This repository contains code and information for the computer exercises for the tutorial on Learning from Demonstration at ICRA 2016.
These exercises cover mainly representation and learning at the trajectory level, and should not be seen as a comprehensive set of exercises about the huge field of LfD.
These exercises use a simple two-link robot with dynamics from Peter Corkes's robotics toolbox[1].
To make sure everything runs smoothly, we recommend disabling your regular matlab path for these exercises. You can set everything up automatically by simply running the setup_lfd_tutorial.m
script.
The promise of Learning from Demonstration is to reduce the task of programming the robot to simply showing it what it should do. Perhaps the simplest possible way to achieve something like that is to simply record a trajectory and have the robot try to "play it back" exactly.
We encourage you to adjust any parameters you find, and rerun the function to understand the effect on the behavior of the robot.
There are numerous ways in which we can give demonstrations to a robot. Since we will be working with planar task-spaces in these exercises, we can simply draw trajectories on the robot's task space. First, open the file exercise_1.m
and run it in matlab. A figure with the two-link robot as well as a dashed line delimiting its workspace is drawn. You are asked to provide a demonstration of a trajectory.
Keep in mind that you are providing a demonstration in the workspace of the robot, and hence if any part of the demonstration lies outside the boundary the robot will not be able to play it back.

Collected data
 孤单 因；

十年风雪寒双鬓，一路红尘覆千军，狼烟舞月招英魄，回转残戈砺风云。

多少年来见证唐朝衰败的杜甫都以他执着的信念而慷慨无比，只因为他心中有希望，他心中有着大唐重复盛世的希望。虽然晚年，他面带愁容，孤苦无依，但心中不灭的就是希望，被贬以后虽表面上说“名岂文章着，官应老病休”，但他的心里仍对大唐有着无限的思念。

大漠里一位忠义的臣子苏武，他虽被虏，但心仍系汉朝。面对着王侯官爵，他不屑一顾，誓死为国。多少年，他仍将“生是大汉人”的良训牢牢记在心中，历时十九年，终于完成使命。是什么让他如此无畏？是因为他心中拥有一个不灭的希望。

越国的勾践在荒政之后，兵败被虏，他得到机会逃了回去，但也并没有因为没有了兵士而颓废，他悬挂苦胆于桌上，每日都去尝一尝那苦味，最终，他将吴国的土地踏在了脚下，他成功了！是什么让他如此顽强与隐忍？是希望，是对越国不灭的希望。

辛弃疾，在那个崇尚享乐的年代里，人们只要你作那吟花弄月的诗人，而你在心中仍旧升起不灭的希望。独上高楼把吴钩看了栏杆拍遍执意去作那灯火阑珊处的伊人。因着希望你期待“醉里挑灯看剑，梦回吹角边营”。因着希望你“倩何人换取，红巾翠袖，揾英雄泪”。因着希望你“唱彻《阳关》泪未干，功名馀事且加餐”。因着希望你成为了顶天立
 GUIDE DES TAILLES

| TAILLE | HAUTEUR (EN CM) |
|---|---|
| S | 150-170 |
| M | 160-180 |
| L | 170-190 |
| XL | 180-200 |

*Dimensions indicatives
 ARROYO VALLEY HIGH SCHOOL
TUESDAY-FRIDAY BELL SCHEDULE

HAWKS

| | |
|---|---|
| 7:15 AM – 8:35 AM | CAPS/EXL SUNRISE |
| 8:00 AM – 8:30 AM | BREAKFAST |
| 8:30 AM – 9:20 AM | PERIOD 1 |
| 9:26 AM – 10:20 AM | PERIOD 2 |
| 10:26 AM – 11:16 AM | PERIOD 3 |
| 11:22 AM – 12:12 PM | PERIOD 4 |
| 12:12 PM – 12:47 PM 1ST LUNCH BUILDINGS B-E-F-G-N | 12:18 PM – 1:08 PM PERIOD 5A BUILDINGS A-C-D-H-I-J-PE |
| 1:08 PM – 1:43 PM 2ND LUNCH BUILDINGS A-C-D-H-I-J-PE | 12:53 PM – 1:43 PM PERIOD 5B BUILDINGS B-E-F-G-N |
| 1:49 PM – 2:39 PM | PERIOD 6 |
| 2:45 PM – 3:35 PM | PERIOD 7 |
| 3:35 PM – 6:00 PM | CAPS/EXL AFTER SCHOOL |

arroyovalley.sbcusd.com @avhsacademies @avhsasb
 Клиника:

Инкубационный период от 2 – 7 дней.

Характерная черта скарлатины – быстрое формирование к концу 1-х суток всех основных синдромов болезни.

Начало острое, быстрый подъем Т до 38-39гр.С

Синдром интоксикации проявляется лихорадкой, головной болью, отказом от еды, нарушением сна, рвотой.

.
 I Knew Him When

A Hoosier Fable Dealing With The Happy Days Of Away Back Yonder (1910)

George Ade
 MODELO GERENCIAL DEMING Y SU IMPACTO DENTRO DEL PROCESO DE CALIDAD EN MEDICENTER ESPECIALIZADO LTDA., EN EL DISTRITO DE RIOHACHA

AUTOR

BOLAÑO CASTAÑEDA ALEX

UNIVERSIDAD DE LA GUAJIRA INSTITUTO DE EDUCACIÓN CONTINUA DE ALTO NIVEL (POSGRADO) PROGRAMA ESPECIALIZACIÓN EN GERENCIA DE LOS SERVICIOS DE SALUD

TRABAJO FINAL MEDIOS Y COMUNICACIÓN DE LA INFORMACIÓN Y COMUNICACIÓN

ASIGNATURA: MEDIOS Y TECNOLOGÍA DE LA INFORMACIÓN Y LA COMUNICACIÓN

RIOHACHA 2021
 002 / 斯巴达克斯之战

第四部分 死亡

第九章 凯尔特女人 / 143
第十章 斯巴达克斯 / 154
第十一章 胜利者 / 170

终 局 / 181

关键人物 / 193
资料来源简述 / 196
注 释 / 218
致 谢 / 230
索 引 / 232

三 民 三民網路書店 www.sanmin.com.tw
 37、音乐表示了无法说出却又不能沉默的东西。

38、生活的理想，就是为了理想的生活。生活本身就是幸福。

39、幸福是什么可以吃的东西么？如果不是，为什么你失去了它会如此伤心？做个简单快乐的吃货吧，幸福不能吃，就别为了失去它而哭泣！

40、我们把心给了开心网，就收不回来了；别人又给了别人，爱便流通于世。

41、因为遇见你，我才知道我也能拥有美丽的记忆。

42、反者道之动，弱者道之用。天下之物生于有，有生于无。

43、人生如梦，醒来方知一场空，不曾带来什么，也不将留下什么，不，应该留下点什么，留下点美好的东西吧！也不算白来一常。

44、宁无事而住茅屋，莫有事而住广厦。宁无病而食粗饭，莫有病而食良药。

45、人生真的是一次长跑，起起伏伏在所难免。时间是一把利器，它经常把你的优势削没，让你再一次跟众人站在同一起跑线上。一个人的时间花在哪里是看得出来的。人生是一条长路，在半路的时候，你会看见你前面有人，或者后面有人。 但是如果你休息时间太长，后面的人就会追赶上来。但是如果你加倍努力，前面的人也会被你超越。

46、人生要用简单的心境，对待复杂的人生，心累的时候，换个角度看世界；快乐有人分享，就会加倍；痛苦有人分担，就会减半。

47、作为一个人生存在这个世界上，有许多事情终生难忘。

Assignment 1: Render the sentence "There are numerous ways in which we can give demonstrations to a robot." from the LfD tutorial text in Spanish.
Assignment 2: According to the LfD tutorial text, what kind of robot do the exercises use?
Assignment 3: Using the LfD tutorial text, explain why no part of a drawn demonstration should lie outside the dashed line in the exercise figure.

Exercise solution 1: Hay numerosas formas en las que podemos dar demostraciones a un robot.

Exercise solution 2: A simple two-link robot.

Exercise solution 3: The dashed line marks the boundary of the robot's workspace, and the demonstration is given in that workspace. If any part of the demonstration lies outside the boundary, the robot will not be able to play it back.